Why am I going into this detail? If this mother-infant bond is good enough to set the stage for all typically developing children in order to grow and mature, it is no less necessary for the child on the autism spectrum. Relationship is the essence of growth and research has shown that this first bond also fosters brain growth. The child on the spectrum is as much in need of relationship as any other typical peer. Their vigilance with regards to discerning threat however, overshadow the relaxation they can find in their mother’s arms, and when sensory thresholds are over-activated, the first response is to use a short circuit to the limbic Amygdala (low road), which does not allow for logic to enter into the equation (high road). Of course there are different ranges of profiles on the spectrum, but the needs remain the same.

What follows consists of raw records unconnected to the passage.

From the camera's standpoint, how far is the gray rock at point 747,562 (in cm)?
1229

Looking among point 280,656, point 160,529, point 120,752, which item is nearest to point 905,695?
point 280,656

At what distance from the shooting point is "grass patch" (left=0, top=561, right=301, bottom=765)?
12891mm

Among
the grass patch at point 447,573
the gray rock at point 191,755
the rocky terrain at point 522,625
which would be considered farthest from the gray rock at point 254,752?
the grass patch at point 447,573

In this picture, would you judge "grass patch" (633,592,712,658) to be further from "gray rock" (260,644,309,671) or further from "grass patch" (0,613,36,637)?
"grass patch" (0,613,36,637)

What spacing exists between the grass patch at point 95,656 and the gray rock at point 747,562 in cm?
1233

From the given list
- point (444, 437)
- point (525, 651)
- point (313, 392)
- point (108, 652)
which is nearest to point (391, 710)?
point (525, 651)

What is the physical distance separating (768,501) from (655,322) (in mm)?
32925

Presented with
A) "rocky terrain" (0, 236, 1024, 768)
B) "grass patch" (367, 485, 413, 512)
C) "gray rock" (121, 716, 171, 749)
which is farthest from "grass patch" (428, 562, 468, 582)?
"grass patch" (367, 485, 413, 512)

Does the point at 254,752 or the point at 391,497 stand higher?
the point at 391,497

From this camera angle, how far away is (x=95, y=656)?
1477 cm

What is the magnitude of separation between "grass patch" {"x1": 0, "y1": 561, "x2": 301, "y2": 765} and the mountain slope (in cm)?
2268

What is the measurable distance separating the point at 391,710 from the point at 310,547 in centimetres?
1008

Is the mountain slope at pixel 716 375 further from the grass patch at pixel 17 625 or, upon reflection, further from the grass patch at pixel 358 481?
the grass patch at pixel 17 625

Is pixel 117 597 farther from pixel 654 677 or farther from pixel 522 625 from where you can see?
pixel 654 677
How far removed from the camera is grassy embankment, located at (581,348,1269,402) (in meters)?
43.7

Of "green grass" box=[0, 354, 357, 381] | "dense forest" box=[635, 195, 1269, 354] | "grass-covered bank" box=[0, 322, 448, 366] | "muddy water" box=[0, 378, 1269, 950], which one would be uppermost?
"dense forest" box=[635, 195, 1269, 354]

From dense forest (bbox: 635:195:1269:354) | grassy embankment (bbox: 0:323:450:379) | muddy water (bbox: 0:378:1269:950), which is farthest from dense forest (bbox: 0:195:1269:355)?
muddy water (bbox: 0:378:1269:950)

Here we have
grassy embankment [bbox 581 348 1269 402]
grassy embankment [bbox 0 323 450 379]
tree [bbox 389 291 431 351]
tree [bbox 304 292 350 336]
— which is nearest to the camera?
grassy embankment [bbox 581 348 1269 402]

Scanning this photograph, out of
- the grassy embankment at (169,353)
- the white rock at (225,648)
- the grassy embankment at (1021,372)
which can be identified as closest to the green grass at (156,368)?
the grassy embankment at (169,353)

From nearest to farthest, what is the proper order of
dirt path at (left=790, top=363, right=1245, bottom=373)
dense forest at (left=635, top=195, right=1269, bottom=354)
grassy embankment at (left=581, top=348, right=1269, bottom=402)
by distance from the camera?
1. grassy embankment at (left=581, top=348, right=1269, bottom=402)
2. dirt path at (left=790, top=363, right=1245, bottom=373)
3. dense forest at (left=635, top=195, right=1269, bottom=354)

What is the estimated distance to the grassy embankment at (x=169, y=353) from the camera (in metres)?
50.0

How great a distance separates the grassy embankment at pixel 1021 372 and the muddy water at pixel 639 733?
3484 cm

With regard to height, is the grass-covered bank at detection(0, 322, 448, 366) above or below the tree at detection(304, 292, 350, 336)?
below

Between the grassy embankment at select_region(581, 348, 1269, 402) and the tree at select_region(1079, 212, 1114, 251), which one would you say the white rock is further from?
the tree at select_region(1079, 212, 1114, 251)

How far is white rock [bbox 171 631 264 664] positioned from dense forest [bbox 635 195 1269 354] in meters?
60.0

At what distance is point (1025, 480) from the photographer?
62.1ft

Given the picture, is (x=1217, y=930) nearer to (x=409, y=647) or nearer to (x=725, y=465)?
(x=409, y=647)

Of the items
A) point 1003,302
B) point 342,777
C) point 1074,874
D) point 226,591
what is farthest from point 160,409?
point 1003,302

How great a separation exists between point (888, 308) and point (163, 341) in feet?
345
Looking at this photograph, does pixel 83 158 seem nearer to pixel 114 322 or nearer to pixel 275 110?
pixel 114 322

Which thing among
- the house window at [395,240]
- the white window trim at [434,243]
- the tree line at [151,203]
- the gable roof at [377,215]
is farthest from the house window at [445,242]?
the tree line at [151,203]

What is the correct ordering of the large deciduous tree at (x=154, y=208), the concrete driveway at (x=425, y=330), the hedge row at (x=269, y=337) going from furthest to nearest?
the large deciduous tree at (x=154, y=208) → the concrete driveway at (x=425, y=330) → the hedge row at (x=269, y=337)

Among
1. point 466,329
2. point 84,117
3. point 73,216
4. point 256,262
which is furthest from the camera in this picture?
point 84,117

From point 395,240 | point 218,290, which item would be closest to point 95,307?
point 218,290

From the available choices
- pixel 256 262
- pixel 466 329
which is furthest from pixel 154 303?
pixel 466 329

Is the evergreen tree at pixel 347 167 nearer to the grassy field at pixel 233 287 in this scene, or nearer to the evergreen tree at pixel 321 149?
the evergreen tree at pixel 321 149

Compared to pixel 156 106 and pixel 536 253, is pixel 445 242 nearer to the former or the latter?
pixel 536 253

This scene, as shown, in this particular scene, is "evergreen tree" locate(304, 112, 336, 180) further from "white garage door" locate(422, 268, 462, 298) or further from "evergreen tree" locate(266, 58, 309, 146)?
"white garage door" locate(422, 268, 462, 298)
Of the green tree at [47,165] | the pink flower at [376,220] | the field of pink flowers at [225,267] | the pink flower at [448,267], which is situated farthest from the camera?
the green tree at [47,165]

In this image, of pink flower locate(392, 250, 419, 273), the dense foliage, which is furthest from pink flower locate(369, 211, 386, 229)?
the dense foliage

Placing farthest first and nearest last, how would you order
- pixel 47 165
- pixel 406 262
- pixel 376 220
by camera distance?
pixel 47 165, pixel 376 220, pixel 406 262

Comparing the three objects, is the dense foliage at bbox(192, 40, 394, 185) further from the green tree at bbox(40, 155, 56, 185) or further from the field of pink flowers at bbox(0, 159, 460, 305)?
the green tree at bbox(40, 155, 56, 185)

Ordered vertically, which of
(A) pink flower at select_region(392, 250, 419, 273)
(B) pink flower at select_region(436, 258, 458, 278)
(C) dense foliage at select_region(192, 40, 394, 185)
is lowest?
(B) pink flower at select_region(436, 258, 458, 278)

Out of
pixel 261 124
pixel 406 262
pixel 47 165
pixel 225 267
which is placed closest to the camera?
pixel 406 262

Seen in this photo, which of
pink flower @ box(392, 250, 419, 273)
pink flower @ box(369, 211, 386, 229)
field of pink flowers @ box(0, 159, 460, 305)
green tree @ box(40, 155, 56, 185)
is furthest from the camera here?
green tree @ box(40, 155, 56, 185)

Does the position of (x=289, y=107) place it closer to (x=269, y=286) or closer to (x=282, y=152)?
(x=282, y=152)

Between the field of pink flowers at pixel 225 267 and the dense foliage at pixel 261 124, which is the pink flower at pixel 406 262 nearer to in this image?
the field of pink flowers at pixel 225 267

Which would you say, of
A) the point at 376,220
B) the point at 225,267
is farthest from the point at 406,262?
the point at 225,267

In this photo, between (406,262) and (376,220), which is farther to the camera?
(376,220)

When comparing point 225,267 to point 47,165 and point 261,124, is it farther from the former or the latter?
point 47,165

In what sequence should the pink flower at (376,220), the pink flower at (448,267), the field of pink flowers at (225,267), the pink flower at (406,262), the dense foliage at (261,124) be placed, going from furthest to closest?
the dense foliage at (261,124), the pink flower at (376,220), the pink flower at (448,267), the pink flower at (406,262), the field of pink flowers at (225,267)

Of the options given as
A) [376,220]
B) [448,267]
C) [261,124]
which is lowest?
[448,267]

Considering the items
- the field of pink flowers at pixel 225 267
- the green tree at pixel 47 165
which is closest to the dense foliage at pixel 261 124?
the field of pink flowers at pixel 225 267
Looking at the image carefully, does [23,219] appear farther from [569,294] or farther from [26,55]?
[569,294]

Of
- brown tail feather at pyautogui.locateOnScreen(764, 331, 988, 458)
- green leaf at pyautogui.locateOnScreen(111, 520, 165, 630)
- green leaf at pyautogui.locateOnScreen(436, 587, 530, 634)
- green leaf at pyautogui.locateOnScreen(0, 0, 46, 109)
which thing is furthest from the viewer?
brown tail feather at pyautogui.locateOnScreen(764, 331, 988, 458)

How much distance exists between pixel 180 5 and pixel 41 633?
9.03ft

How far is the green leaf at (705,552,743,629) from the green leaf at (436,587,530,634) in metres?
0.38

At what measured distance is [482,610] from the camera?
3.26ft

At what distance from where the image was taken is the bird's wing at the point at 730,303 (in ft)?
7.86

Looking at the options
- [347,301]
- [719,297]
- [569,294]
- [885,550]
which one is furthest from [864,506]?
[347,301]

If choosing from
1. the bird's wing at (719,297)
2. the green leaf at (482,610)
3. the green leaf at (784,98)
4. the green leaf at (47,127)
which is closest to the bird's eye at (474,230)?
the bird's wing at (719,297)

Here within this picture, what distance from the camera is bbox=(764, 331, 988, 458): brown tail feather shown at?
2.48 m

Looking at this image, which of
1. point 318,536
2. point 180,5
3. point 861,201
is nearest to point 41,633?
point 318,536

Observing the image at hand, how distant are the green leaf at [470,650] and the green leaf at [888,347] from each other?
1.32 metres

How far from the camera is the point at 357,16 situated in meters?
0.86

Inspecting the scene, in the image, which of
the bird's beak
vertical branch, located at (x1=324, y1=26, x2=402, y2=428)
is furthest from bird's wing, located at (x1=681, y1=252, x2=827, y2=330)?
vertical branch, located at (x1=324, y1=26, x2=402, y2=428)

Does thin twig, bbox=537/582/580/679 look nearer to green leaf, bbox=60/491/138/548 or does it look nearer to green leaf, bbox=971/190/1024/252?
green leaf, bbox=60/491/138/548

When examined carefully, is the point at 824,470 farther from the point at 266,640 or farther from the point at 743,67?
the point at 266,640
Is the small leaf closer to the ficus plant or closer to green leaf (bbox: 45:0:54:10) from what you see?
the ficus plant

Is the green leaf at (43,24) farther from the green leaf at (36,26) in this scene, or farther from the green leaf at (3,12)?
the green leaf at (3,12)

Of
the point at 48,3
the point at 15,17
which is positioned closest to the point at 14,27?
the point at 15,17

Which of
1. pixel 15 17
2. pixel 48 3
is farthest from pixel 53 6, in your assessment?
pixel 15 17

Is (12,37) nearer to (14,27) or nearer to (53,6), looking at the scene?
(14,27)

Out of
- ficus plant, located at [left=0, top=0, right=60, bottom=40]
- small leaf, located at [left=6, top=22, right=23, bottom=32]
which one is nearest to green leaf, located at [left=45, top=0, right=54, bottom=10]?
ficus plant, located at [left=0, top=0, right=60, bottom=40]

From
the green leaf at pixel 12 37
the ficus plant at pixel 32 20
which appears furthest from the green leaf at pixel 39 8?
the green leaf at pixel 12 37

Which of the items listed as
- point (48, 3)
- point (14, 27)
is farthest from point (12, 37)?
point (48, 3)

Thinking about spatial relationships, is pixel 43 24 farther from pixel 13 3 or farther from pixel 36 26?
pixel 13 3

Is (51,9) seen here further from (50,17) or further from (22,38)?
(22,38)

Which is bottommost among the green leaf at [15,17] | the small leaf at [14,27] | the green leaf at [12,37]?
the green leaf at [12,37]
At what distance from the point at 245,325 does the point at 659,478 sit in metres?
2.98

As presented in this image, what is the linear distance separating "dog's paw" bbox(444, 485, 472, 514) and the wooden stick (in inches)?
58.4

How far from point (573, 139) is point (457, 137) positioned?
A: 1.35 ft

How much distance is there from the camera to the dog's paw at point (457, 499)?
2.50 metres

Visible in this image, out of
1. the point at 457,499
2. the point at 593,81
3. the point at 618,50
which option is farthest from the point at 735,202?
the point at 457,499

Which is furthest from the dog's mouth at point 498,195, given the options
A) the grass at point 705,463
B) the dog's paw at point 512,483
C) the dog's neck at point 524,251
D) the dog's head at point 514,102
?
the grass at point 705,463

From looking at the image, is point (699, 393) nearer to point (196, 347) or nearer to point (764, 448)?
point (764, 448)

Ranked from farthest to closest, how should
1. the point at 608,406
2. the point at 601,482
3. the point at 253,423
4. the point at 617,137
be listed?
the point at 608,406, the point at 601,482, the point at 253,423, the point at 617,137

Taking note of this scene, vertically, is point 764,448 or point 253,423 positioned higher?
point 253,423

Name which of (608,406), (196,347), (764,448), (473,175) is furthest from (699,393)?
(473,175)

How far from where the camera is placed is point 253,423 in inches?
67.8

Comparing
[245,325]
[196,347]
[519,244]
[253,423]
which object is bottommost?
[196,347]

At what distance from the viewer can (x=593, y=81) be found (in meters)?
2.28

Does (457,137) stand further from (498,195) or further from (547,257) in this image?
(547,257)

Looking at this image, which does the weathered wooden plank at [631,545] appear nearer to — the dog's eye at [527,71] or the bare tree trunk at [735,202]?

So this is my concern: What are we teaching children on the spectrum about relationship within the behavioral method? Is relationship about performance (the task) or is it about creating a love bond that would form the foundation of being social and developing empathy? Why are behavioral therapies so sadly lacking in developing social-emotional skills? This is a question, not an attack. This is a core deficit of Autism Spectrum Disorder and it does not appear to be enforced nor developed by behavioral techniques. The answer lies in re-establishing the mother-child bond and fostering a joy between them that can overcome the Amygdala short circuit, and build the intrinsic motivation that will create the willingness to want to be a part of our world. You can teach social manners, but not the complexity of social skill. Sadly they are not equal in attaining quality of life. To be social-emotionally skilled is to start with the bonding relationship and to use this secure base in developing the child into a fuller, more conscious person that does not have to live with fight, freeze and flight all of their lives.